The Epworth Sleepiness Scale is a questionnaire filled out by the patient that is used to provide a standardized semiquantitative subjective assessment of daytime sleepiness.

In this questionnaire, patients are instructed to rate the chance of dozing off in a number of different situations. They are to choose the most appropriate ranking for each of these situations, working out how they would probably respond if it is something they have not actually done recently. Scoring for the Epworth Sleepiness Scale is shown in Table 1 below.

Table 1. Epworth Sleepiness Scale Questionnaire (Open Table in a new window)

Scoring

0 - Would never doze off

1 - Slight chance of dozing off

2 - Moderate chance of dozing off

3 - High chance of dozing off

Score situation

_____ Sitting and reading

_____ Watching TV

_____ Sitting inactive in a public place (eg, theater, meeting)
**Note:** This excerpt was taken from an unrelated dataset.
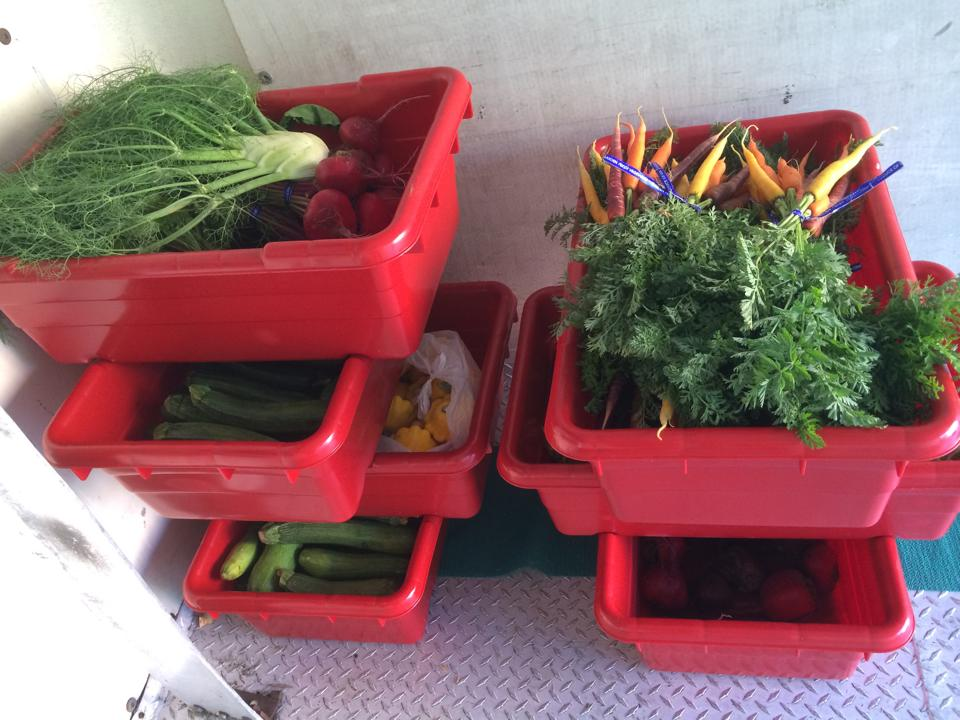 Awesome local veggies awaiting delivery on the LINC Foods truck.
_____ As a passenger in a car for an hour without break

_____ Lying down to rest in the afternoon when circumstances permit

_____ Sitting and talking to someone

_____ Sitting quietly after a lunch without alcohol

_____ In a car, while stopped for a few minutes in the traffic

_____ Total*

*A total score of 0-5 is supernormal; 5-10 is normal; 10-15 is sleepy; 15-20 is very sleepy; and >20 is dangerously sleepy (arrange transportation for patient)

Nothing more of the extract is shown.